Em um segundo eixo me parece oportuno a produção de narrativas orais, focada no sentido que é preciso que nos interessemos pelos problemas de uma história ecológica. Ecológica em seu pleno sentido semântico, social e político. A História oral local requer um tipo de conhecimento diferente, dependente do entusiasmo do historiador, podendo ser encontrada subindo ou descendo a serra, na curva da estrada, tomando café e comendo broa, virando naquele morro, desbravando aquela capoeira, dobrando a esquina, descendo a rua etc. Desse modo, ao invés de considerar a localidade por si mesma como objeto de pesquisa, o historiador poderá escolher como ponto de partida algum elemento da vida que seja por si só, limitado tanto em tempo como em espaço, mas usado como uma janela para o mundo”.

O entendimento do debate aqui proposto pode ser constatado com os estudos do conceito de meio ambiente proposto por Enrique Leff (2005) na obra “Construindo a história ambiental da América Latina”. Para o autor a história ambiental não deveria ser vista apenas a partir das críticas aos impactos do capitalismo, mas numa abordagem hermenêutica preocupada com saberes locais: “a história ambiental viria assim a ressarcir o esquecimento da história (a pesar do fato que a natureza sempre tenha sido referente de narrativas e produções estéticas) e em particular na concepção moderna de mundo e da produção material que desnaturaliza a natureza, que rompe suas inter-relações e ignora sua complexidade, convertendo-a em recurso natural”. (LEFF, p.16).

Leff faria convergir duas pertinentes preocupações teóricas: a do recorte e as implicações da História Local e a da relação sociedade e natureza pensada a partir de saberes locais, e isso nos indica uma abordagem processual. A aproximação com o local subsidia nossos esforços de interpretação e pesquisa pelos quais avaliamos os “limites” do conceito de comunidade. Nas palavras de Zygmunt Bauman: “[…] há um preço a pagar pelo privilégio de “viver em comunidade” — e ele é pequeno e até invisível só enquanto a comunidade for um sonho. O preço é pago em forma de liberdade, também chamada ‘autonomia’, ‘direito à autoafirmação’ e ‘à identidade’” (BAUMAN, 2003, p. 10).

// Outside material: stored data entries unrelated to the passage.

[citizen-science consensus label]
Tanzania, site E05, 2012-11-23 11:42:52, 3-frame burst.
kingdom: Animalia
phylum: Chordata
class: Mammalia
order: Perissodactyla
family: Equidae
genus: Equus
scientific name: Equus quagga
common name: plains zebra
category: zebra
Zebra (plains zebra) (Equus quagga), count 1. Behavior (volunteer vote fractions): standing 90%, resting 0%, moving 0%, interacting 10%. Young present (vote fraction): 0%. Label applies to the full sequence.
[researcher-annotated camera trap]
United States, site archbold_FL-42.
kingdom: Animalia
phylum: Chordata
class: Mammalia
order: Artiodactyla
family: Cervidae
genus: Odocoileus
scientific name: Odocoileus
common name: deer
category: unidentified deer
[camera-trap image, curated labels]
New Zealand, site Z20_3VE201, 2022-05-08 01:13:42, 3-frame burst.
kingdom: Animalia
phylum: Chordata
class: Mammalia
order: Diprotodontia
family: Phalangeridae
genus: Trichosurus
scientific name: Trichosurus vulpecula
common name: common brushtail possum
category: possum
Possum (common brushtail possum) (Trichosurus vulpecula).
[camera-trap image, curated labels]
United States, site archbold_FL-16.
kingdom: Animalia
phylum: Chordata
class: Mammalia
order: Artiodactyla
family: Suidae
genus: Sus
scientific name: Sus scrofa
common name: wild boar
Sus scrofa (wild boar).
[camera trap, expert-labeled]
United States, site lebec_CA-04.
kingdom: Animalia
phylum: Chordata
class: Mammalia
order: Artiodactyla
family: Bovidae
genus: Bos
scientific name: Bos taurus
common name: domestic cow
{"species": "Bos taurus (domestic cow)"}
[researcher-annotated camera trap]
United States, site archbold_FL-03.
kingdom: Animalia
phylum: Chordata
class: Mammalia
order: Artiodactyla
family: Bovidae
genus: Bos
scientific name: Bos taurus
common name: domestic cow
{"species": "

Por fim, outra problemática a ser construída remete a relação entre as posturas ecológicas e as reivindicações pelo reconhecimento individual na história oficial de cada município constituinte da Serra do Brigadeiro. O próprio estudo do acervo imagético a ser levantado poderá contribuir para essa análise.

Concluindo, o intuito do artigo é o de apresentar a proposta para um estudo da memória da Serra do Brigadeiro, das comunidades do seu entorno e do PESB; pesquisar sobre memórias de moradores do território e entorno a partir da vertente da história ambiental e suas interfaces com a história oral e local, buscando utilizar como metodologia o processo construção de entrevistas e imagens, correlacionando-a com imagens de jornais e da literatura existente vinculadas aos personagens, comunidades e instituições. Creio que seja preciso evidenciar o significado da construção de um acervo historiográfico e da consequente valorização da produção de fontes históricas na Serra do Brigadeiro, territórios e PESB.

REFERÊNCIAS:
BAUMAN, Zygmunt (2003). Comunidade: a busca por segurança no mundo atual. Rio de Janeiro: Jorge Zahar.
GIOVANNINI JUNIOR, Oswaldo (2006). Os povos da Serra dos Arrepiados: suas festas, sua cultura. Araponga: CEPEC.
KOSSOY, Boris (2009). Realidades e ficções na trama fotográfica. São Paulo: Ateliê Editorial.
LEFF, Enrique (2005). Construindo a história ambiental na América Latina. Esboços, v. 12, n 13.